Soccer: U.S. women’s team right to fight for equality, says Duggan

FAN Editor
FILE PHOTO: England Women's Media Day
FILE PHOTO: Soccer Football – England Women’s Media Day – St. George’s Park, Burton upon Trent, Britain – May 23, 2019 England’s Toni Duggan during the media day Action Images via Reuters/Carl Recine – /File Photo

June 6, 2019

(Reuters) – England forward Toni Duggan has said she supports the U.S. women’s soccer team in their battle for equal pay with their male counterparts but does not think that England’s women players should adopt a similar approach.

Reigning women’s world champions the United States sued their soccer federation in March with allegations of gender discrimination and complaints about lower wages and unfavorable working conditions.

The lawsuit has fed the debate about gender inequality in soccer but Duggan believes that although women players in England should be paid better, the push for equality should begin with getting them access to better facilities.

“I don’t want to just start with money.

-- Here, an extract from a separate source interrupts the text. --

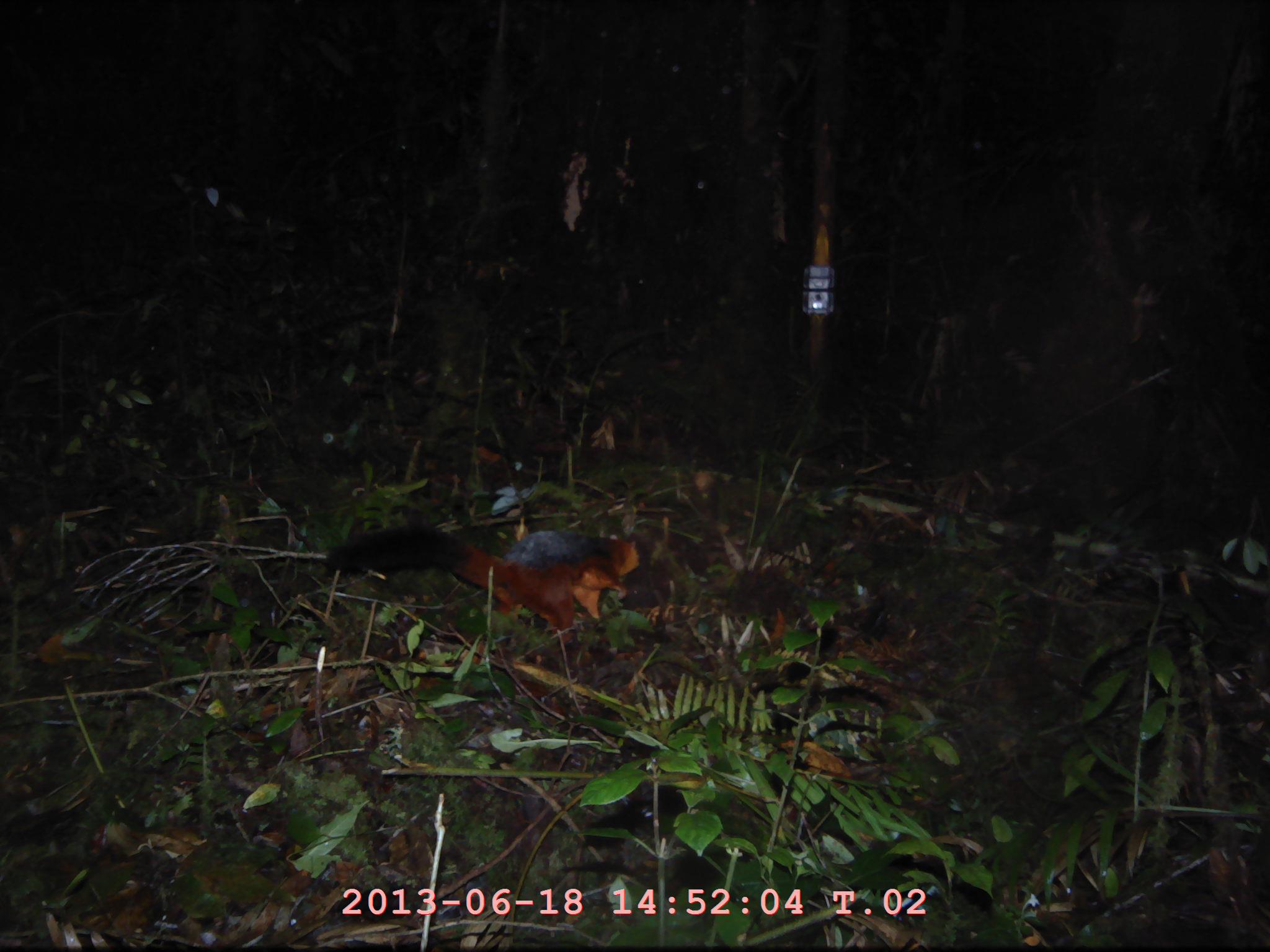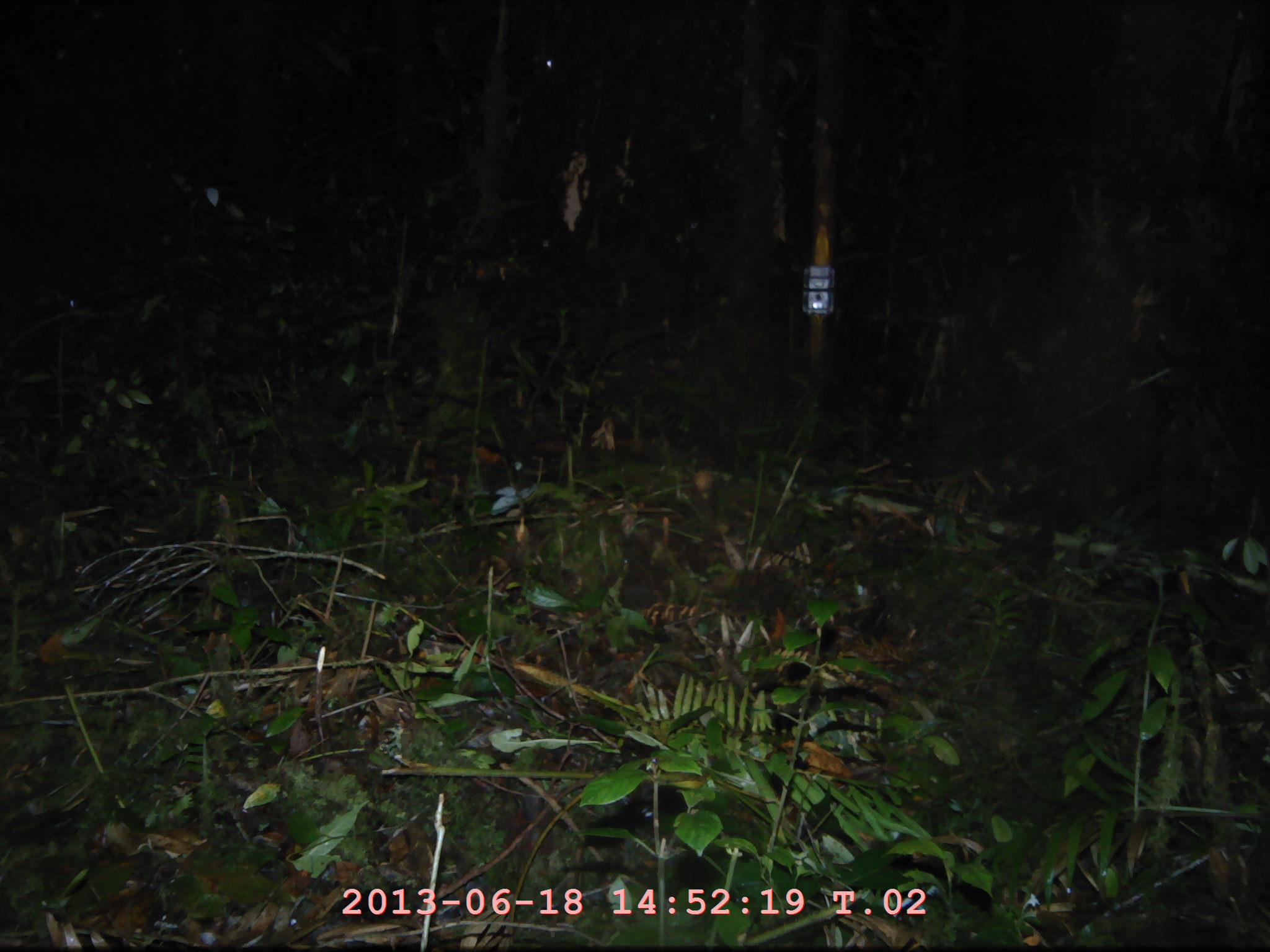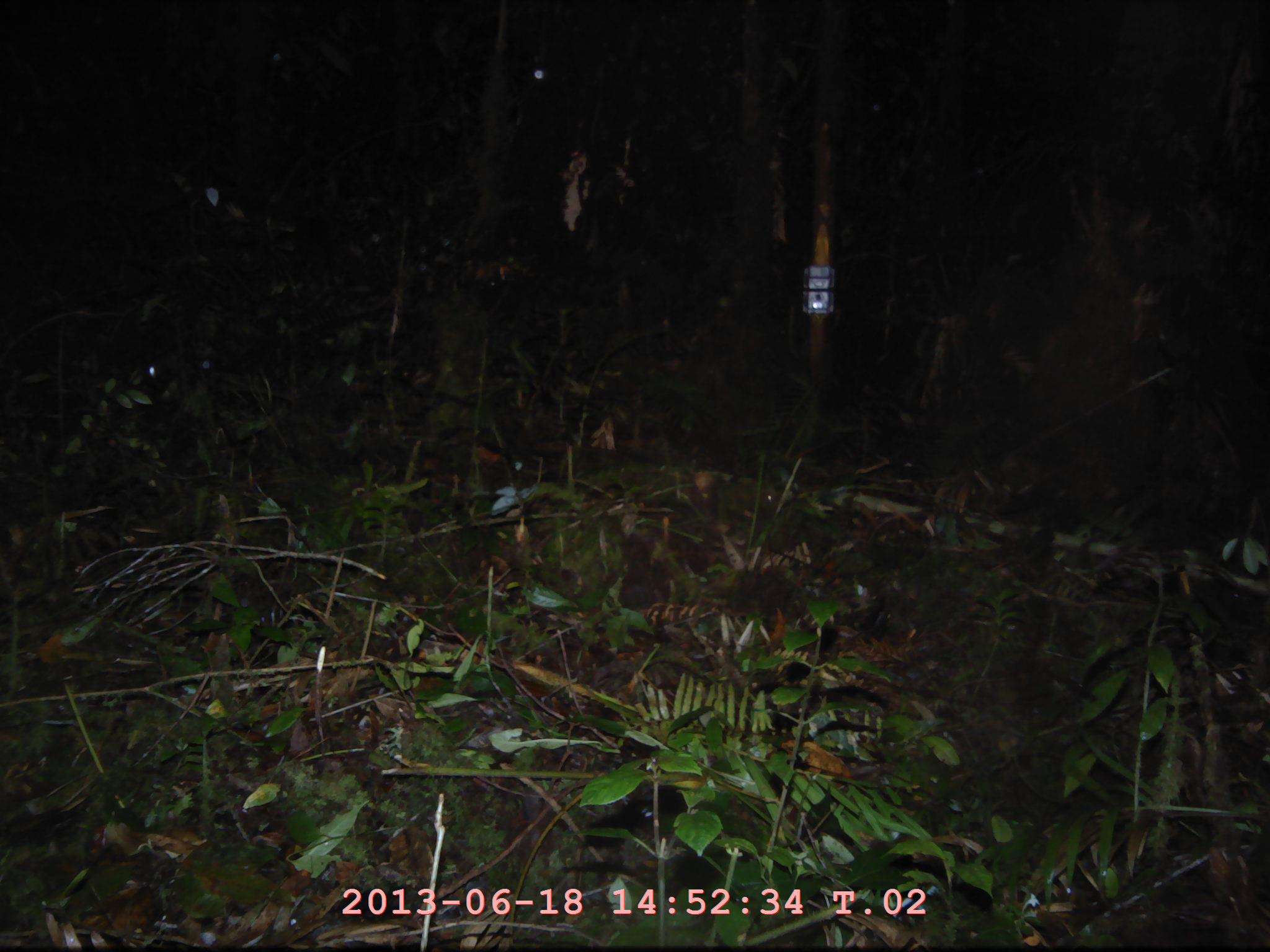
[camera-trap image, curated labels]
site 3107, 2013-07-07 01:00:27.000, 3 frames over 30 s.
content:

We need pitches, facilities,” she told The Guardian. “Equality for me is having a pitch to play on and hot showers in the changing rooms before we talk about the money we get.”

The total prize pool for the women’s World Cup is $30 million, less than the $38 million that France received for winning the men’s tournament in Russia last year.

Australia’s players union launched a campaign last week calling for the $370 million gulf in prize money between the men and women’s World Cups to be closed, but Duggan said the money divide was because men’s soccer was more popular than women’s.

The 27-year-old added that the U.S. women’s team, who have won the World Cup three times, are justified in their fight because they have been more successful than their male counterparts, who have never reached the final of a World Cup.

“I have a strong opinion on it and I believe they should be doing it because they’re more successful than their men’s team,” Duggan said. “Should (the England women’s team) be doing it? No.

“We don’t bring in the money that the men do, we’re not as successful as them yet. They bring in a lot more money than us commercially and are more successful. They have more fans, are more popular.

“I believe the girls should be better paid but not the same as the men.”

England take on Scotland in their World Cup opener in France on Sunday.